▶ [DOCUMENT PASSAGE]
Take the Weight off Your Heart

Obesity and heart disease are closely interlinked. There are 3 typical heart diseases - coronary artery disease, heart failure and arrhythmia. It has now been conclusively established that obesity is a major cause of coronary artery disease and heart failure. There are several obesity links to heart disease and some unknown factors too, but the growing evidence suggests that none of them should be taken lightly.

The link between obesity and coronary heart disease:

* Obesity raises triglyceride and LDL cholesterol ("bad" cholesterol) levels.
* Obesity lowers HDL cholesterol ("good" cholesterol) levels.
* Obesity raises blood pressure levels.
* Obesity can cause type 2 diabetes.

HDL cholesterol is good because it carries bad cholesterol back to the liver and removes its excess from arterial plaque. Obesity does not allow this to happen. And diabetes always adds to the complications.

Even without the other risk factors, obesity alone is a high enough risk for heart disease to happen.

Obesity and heart failure
Obesity is known to thicken the wall of the heart's left ventricle. This condition is called ventricular hypertrophy (LVH). The left ventricle is from where blood is pumped out of the heart to be circulated throughout the body. Persistent pressure on the left ventricle due to obesity can ultimately lead to heart failure. Obesity is also known to cause metabolic syndrome X that is associated with lipid abnormalities. Together with LVH, this syndrome could cause heart failure.

How fat is "fat"?
In general, high risk of heart disease constitutes:

* Waistline of 40 inches or more for men, and
* Waistline of 35 inches or more for women

A better scale, and a more correct one, is measuring the body mass index (BMI). BMI takes both height and weight into consideration, and gives a good measure of the body composition. Here is how you calculate it:

1.    Divide your weight in kilograms by height in meters, divide again by height in meters (kg/m2) OR
2.    Multiply your weight in pounds by 703, divide by height in inches, divide again by height in inches.

If your BMI falls between 25 and 30, you are "overweight".
If your BMI is 30 or greater, you are "obese".
If your BMI is 40 or greater, you are "extremely obese".

These definitions of obesity are according to the U.S. Dietary Guidelines for Americans.

What you can do to reduce risk
The risk of heart disease is significantly reduced if you can shed just 10% of your weight. Chances of other health problems associated with obesity are also minimized if you can do that. Obesity is a "known risk factor" for heart disease and it is a "modifiable one" - it is something you can control. In addition to regular exercise, you need to follow a special diet that takes care of your needs.

▶ [AIM OF THE EXERCISE] Echo the passage on obesity and heart disease word for word, starting with "HDL cholesterol is" and going on through "disease to happen.". The records that follow are separate material and are not part of the text on obesity and heart disease.

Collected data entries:
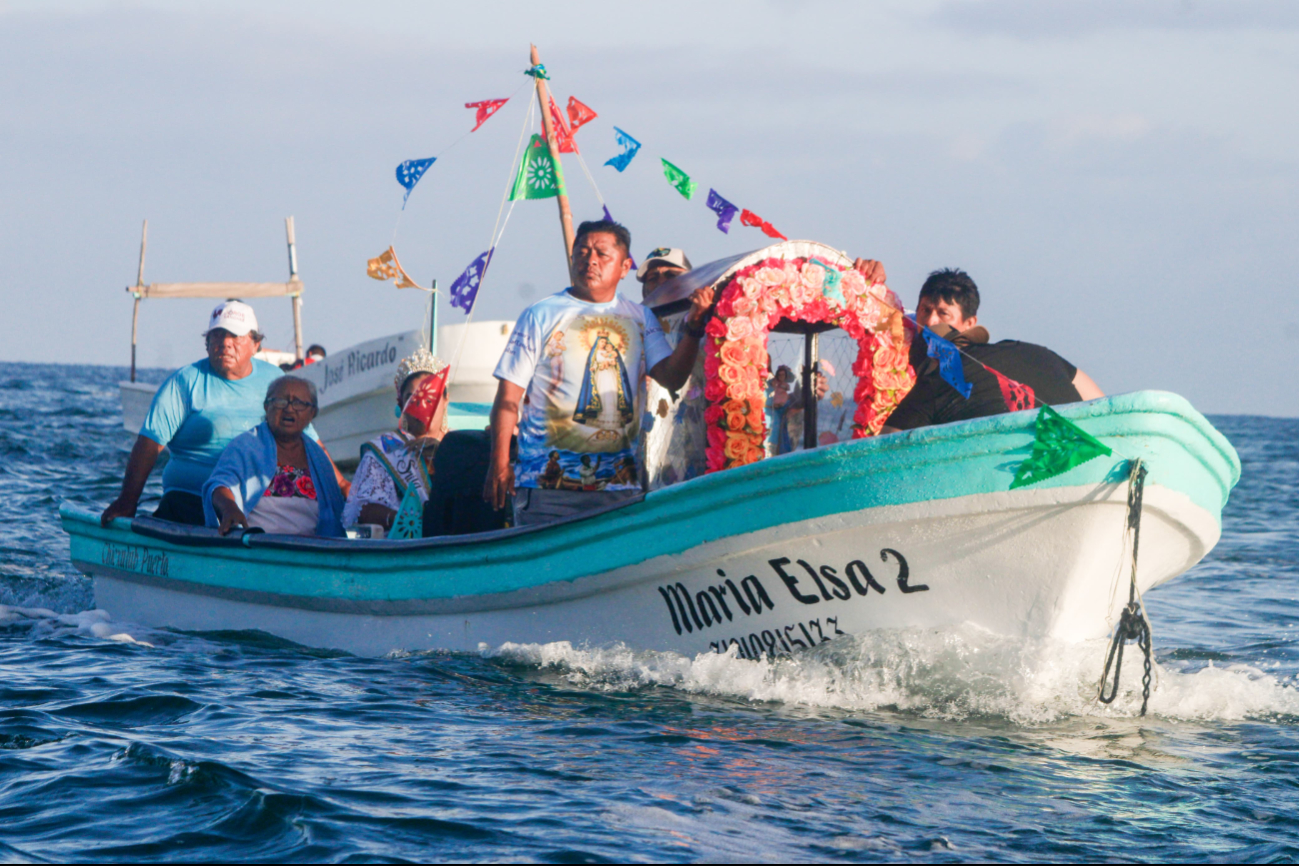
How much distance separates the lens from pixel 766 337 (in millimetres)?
5715

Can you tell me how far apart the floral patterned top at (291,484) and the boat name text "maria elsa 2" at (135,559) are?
1.05 metres

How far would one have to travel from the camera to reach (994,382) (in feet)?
18.2

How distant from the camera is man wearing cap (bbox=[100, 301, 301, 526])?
7.50 meters

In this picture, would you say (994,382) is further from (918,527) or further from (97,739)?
(97,739)

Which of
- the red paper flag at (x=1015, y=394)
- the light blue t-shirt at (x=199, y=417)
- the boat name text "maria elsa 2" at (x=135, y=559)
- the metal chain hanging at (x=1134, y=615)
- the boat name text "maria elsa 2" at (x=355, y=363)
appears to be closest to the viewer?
the metal chain hanging at (x=1134, y=615)

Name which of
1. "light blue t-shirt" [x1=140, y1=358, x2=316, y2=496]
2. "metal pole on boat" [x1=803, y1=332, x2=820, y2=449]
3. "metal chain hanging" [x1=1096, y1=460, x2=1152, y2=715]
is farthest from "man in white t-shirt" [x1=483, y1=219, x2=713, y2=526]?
"light blue t-shirt" [x1=140, y1=358, x2=316, y2=496]

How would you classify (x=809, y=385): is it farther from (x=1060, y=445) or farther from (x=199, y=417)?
(x=199, y=417)

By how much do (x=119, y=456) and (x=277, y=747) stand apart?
65.6 feet

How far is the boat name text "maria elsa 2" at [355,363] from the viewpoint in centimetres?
1841

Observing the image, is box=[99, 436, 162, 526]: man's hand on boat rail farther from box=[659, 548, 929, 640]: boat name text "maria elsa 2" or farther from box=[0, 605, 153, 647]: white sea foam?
box=[659, 548, 929, 640]: boat name text "maria elsa 2"

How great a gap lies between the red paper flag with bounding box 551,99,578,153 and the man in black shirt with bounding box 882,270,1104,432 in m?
3.53

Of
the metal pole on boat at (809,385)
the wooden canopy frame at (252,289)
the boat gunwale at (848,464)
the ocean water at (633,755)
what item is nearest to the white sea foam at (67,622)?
the ocean water at (633,755)

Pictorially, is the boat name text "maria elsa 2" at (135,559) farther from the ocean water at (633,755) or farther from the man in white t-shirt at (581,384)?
the man in white t-shirt at (581,384)

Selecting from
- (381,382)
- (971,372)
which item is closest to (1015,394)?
(971,372)
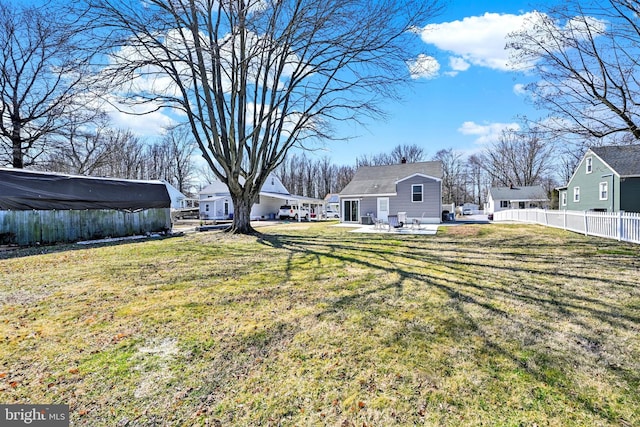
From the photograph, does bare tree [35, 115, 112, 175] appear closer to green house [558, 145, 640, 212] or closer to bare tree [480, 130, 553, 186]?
green house [558, 145, 640, 212]

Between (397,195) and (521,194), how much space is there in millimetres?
28078

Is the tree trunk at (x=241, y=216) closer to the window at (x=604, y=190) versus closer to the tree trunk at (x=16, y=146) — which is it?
the tree trunk at (x=16, y=146)

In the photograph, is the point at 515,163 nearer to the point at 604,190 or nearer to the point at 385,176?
the point at 604,190

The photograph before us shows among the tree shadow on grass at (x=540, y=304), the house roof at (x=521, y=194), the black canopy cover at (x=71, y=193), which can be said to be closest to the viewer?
the tree shadow on grass at (x=540, y=304)

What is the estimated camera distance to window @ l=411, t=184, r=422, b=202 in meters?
21.6

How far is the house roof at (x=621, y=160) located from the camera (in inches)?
776

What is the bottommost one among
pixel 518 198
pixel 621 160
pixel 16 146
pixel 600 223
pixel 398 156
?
pixel 600 223

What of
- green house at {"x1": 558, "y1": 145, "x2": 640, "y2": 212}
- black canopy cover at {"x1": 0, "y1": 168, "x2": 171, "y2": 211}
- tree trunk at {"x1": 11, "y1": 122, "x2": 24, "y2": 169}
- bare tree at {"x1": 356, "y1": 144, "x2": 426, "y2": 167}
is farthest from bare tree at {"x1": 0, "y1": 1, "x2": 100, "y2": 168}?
bare tree at {"x1": 356, "y1": 144, "x2": 426, "y2": 167}

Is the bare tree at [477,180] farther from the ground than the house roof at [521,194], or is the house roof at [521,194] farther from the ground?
the bare tree at [477,180]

▶ [OUTPUT BELOW]
HDL cholesterol is good because it carries bad cholesterol back to the liver and removes its excess from arterial plaque. Obesity does not allow this to happen. And diabetes always adds to the complications.

Even without the other risk factors, obesity alone is a high enough risk for heart disease to happen.